China is at the forefront of the global green industrial revolution, and its strong moves towards, and future plans for, low-carbon economic growth have not been adequately recognised by other countries, according to a policy paper by Nicholas Stern published 8 November 2010 by the Grantham Research Institute on Climate Change and the Environment and the Centre for Climate Change Economics and Policy (CCCEP).

Lord Stern’s paper points out that China’s 12th five-year plan, for the period between 2011 and 2015, should help it to make further progress along the transition to a low-carbon economy, and could include new measures to create a price on greenhouse gas emissions. The outline of the 12th five-year plan was published in October.

The paper concludes: “China’s commitment to a low-carbon economy has been under-appreciated around the world. The green stimulus of 2008/2009, strong investment in rail transport, regulation of vehicle emissions, rapid growth in production and use of renewables, reforestation, and strong emission intensity targets, are all evidence of this commitment.

“Low-carbon growth in China is vital both for China’s future and that of the world as a whole. The urgency, the scale of the required changes and the magnitude of the opportunities in the new economy, mean that green policies should be at the heart of the 12th and 13th five-year plans; and we already know that they are central to the 12th plan.

“Given that total global annual emissions of greenhouse gases must be cut by about 30 per cent in the next 20 years, China’s size implies that if the world is to have a reasonable chance of holding global warming to no more than 2°C above pre-industrial levels, then China’s total annual emissions should return to no more than current levels of 8 to 9 billion tonnes by 2030.

“China can build on the advances in energy efficiency achieved through the 11th five-year plan. A 20 per cent reduction in energy per unit of output, as in the 11th plan, together with a 10 per cent reduction in emissions per unit of energy would create a 28 per cent reduction in emissions per unit of output over the next five years, approximately what is necessary to limit warming to no more than 2°C. This would approximately halve emission per unit of output over two five-year plans, if achieved in each plan.

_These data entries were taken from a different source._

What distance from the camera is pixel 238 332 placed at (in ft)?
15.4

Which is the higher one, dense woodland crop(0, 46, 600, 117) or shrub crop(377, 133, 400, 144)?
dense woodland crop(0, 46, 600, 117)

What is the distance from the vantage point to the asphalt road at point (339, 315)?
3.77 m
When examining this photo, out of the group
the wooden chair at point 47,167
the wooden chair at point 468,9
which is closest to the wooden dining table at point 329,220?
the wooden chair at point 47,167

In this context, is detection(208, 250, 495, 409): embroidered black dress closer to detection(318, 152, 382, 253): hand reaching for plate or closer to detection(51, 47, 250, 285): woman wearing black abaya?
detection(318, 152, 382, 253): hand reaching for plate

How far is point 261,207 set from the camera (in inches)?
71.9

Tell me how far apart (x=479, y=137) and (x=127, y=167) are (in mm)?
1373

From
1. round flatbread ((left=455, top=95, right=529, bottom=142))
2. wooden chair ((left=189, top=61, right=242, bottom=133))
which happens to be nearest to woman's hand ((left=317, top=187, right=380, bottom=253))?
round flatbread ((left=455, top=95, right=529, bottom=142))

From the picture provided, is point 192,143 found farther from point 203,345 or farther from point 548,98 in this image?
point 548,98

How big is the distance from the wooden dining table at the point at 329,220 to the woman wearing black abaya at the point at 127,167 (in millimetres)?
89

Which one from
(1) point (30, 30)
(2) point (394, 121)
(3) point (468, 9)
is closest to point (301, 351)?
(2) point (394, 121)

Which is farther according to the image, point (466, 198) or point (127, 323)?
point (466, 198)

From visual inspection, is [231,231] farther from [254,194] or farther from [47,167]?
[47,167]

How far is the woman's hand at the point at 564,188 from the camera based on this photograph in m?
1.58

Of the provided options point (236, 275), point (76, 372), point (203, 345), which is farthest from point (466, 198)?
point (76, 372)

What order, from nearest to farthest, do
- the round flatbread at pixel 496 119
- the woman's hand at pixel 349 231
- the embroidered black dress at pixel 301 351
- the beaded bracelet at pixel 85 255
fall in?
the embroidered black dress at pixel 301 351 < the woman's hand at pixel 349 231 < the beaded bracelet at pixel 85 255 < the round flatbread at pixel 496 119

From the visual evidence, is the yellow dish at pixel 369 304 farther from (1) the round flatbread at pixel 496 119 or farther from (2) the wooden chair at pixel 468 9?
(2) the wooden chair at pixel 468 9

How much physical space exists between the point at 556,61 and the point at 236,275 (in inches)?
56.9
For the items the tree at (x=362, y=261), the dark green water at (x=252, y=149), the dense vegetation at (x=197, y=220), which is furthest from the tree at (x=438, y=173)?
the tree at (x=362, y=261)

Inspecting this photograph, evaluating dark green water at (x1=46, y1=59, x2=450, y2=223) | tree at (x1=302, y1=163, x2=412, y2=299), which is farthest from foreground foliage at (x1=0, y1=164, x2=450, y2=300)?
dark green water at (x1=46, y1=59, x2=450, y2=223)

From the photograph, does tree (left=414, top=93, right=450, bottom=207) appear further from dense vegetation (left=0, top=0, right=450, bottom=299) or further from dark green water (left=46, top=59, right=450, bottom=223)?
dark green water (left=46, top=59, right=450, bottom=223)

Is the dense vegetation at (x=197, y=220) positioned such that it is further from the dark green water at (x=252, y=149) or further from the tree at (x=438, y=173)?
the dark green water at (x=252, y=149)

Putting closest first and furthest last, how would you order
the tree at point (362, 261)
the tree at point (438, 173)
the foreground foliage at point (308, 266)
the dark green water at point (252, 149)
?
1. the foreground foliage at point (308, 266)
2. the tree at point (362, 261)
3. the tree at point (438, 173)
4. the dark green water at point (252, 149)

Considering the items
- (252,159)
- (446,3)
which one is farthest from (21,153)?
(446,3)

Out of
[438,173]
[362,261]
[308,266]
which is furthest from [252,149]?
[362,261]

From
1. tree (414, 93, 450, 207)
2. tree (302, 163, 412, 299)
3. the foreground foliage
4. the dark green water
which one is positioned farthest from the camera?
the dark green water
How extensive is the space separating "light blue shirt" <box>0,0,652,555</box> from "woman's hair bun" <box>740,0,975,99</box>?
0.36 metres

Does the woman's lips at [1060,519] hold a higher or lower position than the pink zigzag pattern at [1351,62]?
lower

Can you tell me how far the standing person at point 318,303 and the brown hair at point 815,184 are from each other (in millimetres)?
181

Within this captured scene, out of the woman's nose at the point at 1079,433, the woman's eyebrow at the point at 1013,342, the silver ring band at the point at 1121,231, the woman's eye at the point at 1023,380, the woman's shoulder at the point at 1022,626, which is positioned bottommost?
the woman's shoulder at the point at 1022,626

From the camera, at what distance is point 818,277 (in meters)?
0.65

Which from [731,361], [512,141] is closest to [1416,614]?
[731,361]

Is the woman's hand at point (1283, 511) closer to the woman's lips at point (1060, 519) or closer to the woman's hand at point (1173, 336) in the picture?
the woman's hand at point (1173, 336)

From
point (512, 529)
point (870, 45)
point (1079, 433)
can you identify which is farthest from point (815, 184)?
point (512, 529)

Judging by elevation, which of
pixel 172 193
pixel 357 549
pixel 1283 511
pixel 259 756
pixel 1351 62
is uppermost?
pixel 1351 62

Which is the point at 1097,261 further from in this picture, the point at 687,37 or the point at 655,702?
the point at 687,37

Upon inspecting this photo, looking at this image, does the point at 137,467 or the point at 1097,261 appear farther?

“This is a stronger level of ambition than currently envisaged but would be necessary to have a reasonable chance of limiting warming to no more than 2°C, given that growth rates of 7 per cent would lead to a doubling of output each decade.

“Strong policies at both the national and local level would both raise resources for new investment and give incentives to achieve these targets effectively, efficiently and equitably.

“Such targets and policy action would not only help to put the world on track to limit warming to no more than 2°C, they would also show the world what is possible and the opportunities that are available.

“China has recently introduced a tax on natural resources, and plans to apply this to coal: a strong increase in such taxes, together with a cap and trade scheme under discussion, could move incentives powerfully in the right direction.

“It would be a real growth strategy: high-carbon growth has no future. Low-carbon growth is the model for the 21st century. We cannot afford to continue with the outmoded theory and practice of the 20th century. That is why the 12th five-year plan, quite rightly, embraces this new model.

“The argument that low-carbon growth is not simply the only realistic possible future, but also very attractive, must be won, both because it is correct and because the alternative path is so dangerous. And it must be won across the world.

“The current position is deeply inequitable: developed countries became rich on high-carbon growth, but poor countries are hit earliest and hardest, and all countries must find a new way. But China’s size and growth make it inescapably central to the response.

“There is no country more important than China in leading the way to a radically different, more dynamic, and much more desirable form of growth. There is no more important power than the power of the example. China and the world as a whole have so much to gain from its leadership.”

Notes for Editors

  1. Nicholas Stern was Second Permanent Secretary at HM Treasury of the UK Government between 2003 and 2007. He also served as Head of the Government Economic Service, head of the review of economics of climate change (the results of which were published in ‘The Economics of Climate Change: The Stern Review’ in October 2006), and director of policy and research for the Commission for Africa. His previous posts included Senior Vice-President and Chief Economist at the World Bank, and Chief Economist and Special Counsellor to the President at the European Bank for Reconstruction and Development. He was recommended as a non-party-political life peer by the UK House of Lords Appointments Commission in October 2007. Baron Stern of Brentford was introduced in December 2007 to the House of Lords, where he sits on the independent cross-benches.
  2. Lord Stern is Chair of the Grantham Research Institute on Climate Change and the Environment, which was launched at the London School of Economics and Political Science in October 2008. It is funded by The Grantham Foundation for the Protection of the Environment. Lord Stern is also Chair of the Centre for Climate Change Economics and Policy, which is hosted by the University of Leeds and the London School of Economics and Political Science (LSE). He is also Director of the India Observatory and the Asia Research Centre at London School of Economics and Political Science.